We need stronger fairness regulations and good standards in new trade deals; imported food should meet the same standards that British farmers work to. Plus, the new schemes that pay farmers to do positive things for the environment (Environmental Land Management) need to be properly funded and make sense economically for farm businesses.
Food and farm workers are some of the lowest paid in the UK and these jobs can also be quite precarious, especially for migrant workers. And this is at a time when the UK farming sector is experiencing a huge shortfall of workers. Good pay, conditions, and rights are paramount. The sector, working with government, must find ways to improve this situation.
Food may seem cheap, and farmers might get a rubbish price, but there are millions of people in the UK, one million adults and four million children, living in food poverty.

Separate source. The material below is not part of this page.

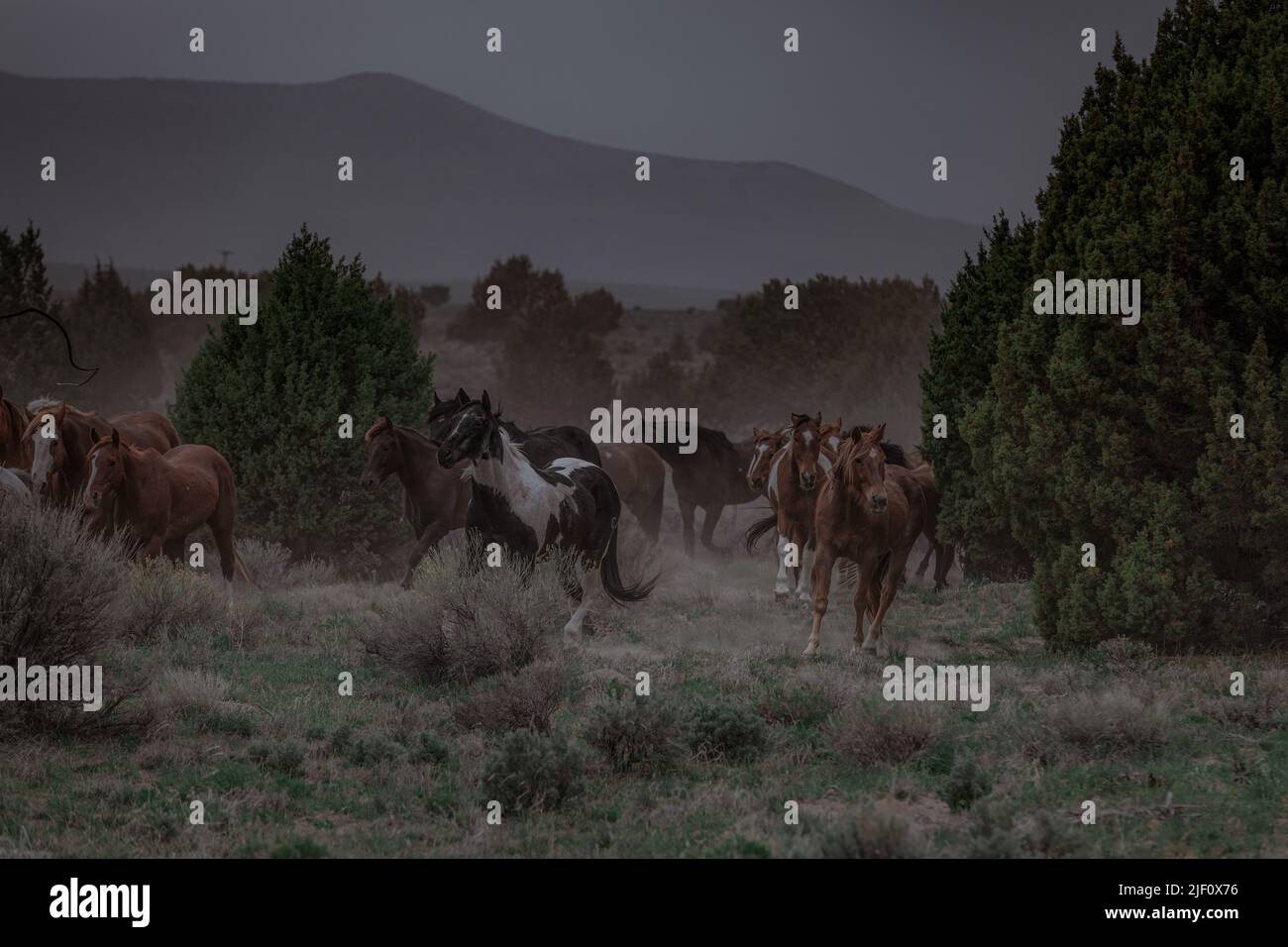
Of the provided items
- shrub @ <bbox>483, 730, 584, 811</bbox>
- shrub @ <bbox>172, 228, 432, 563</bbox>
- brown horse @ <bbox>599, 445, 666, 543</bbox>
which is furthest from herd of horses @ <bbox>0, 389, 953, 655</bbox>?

The cost-of-living crisis will push more people into insecurity. For those people, there is no option to pay more.
Ideally, across the wider economy, the real living wage would become the baseline; this would give working people more disposable income to spend on things like food. Equally, Universal Credit must be linked to the true cost-of-living for the same reason.
The UK government should be expanding and funding the Free School Meals programme and the Healthy Start voucher scheme, so that more children and young parents can access healthy food. And all publicly procured food should set an example of paying the true cost of production.
So, we’ve got to challenge the wider issues of the food system. Simply saying that people need to pay more for their food will not solve more of those fundamental problems. What I’m trying to say is like many things, the food system needs transformational change, and that needs to be done with everyone in mind and in a collaborative way.